RELAIS (Record Linkage At Istat) is a toolkit for record linkage. RELAIS allows combining techniques for each of the record linkage phases, so that the resulting workflow is actually built on the basis of the requirements of the application at hand. More specifically, the RELAIS toolkit is composed by a collection of techniques for each record linkage phase that can be dynamically combined in order to build the best record linkage workflow. RELAIS has been implemented in Java and R and has a database architecture (MySQL).
-1) Reading of input files in textual format; 2) Creation of the search space of the pairs candidate to link by means of the cross product, blocking method, sorted neighborhood method and nested blocking method; 3) Choice of the matching variables; 4) Data profiling; 5) Set of comparison functions; 6) Probabilistic record linkage (Estimation of the Fellegi and Sunter model parameters via EM (Expectation-Maximization)); 7) Deterministic record linkage; 8) Reduction from N:M to 1:1 matching solution (with several methods)
The very next functionalities that we plan to add are:
1) Preprocessing (character conversions, schema reconciliation, standardization, etc.);
2) Enhancing commercial relational dbms support;
3) Improvement of GUI functionalities for output management and user interactions.

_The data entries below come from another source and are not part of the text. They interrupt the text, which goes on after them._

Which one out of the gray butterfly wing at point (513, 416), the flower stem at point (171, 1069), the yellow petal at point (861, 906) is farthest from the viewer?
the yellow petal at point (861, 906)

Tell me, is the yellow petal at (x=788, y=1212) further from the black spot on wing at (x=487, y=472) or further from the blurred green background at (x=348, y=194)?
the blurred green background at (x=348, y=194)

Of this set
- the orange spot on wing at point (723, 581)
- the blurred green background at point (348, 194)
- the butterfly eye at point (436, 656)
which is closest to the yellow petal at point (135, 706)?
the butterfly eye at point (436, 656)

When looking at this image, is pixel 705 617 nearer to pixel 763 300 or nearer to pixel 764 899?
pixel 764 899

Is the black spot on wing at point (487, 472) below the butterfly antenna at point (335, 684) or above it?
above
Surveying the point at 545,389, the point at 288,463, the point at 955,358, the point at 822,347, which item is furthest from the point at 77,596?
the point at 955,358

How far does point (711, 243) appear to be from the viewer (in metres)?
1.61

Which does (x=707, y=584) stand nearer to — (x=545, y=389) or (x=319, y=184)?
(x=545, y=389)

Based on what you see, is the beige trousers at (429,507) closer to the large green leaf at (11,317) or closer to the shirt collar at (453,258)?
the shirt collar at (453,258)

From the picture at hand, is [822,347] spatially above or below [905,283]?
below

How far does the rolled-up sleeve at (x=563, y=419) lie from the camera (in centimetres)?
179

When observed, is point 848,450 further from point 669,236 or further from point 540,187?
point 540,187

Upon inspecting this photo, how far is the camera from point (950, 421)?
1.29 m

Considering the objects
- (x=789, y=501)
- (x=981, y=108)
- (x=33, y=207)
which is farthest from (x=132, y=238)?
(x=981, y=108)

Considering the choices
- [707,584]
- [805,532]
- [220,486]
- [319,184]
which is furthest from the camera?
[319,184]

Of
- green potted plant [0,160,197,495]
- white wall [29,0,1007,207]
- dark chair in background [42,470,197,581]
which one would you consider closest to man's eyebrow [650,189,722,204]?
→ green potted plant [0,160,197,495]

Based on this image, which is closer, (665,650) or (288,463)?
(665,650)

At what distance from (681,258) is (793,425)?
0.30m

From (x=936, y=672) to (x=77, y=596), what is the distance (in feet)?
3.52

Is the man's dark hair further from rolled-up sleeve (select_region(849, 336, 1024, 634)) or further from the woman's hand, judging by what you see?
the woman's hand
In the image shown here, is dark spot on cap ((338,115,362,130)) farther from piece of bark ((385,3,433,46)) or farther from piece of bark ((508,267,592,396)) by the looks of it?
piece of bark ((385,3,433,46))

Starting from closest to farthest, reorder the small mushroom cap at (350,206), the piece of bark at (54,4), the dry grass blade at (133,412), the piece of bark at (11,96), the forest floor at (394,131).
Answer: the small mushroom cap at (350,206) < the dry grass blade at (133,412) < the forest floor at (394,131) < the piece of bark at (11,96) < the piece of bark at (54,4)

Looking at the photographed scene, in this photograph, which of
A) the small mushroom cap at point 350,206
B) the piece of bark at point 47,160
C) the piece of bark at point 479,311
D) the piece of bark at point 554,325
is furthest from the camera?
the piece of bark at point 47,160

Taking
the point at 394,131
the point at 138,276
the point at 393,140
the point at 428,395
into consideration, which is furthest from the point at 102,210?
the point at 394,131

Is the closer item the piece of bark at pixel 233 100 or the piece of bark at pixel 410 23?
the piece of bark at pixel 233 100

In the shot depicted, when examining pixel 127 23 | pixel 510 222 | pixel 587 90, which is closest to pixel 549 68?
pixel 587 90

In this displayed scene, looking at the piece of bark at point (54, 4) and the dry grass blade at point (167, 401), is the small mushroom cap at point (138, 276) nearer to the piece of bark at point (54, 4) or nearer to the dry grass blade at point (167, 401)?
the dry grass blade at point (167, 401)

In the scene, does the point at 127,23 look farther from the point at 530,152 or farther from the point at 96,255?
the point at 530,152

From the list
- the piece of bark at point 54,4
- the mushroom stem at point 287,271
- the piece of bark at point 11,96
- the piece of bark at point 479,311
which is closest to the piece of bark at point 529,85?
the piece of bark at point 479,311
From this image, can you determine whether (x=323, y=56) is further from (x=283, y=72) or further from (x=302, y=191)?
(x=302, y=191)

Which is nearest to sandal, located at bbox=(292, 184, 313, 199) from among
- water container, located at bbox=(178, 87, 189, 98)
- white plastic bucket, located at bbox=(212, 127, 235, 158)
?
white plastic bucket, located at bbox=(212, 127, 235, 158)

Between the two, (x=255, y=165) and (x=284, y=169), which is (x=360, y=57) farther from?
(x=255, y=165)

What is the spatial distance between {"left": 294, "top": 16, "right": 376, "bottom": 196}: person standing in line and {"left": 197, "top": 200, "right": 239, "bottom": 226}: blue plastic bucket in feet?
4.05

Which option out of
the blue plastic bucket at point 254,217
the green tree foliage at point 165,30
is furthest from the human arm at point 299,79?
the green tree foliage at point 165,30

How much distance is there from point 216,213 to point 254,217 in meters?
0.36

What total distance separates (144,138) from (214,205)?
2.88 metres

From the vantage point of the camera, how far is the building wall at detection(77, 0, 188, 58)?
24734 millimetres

It is a framework consisting of several record linkage techniques and it has been thought so that new techniques can be added to the pool already available.
Public administration reference
RELAIS is a project developed at the Italian national institute for statistics (Istat). The current release of the system is also published on the Istat web site at: http://www.istat.it/strumenti/metodi/software/analisi_dati/relais/.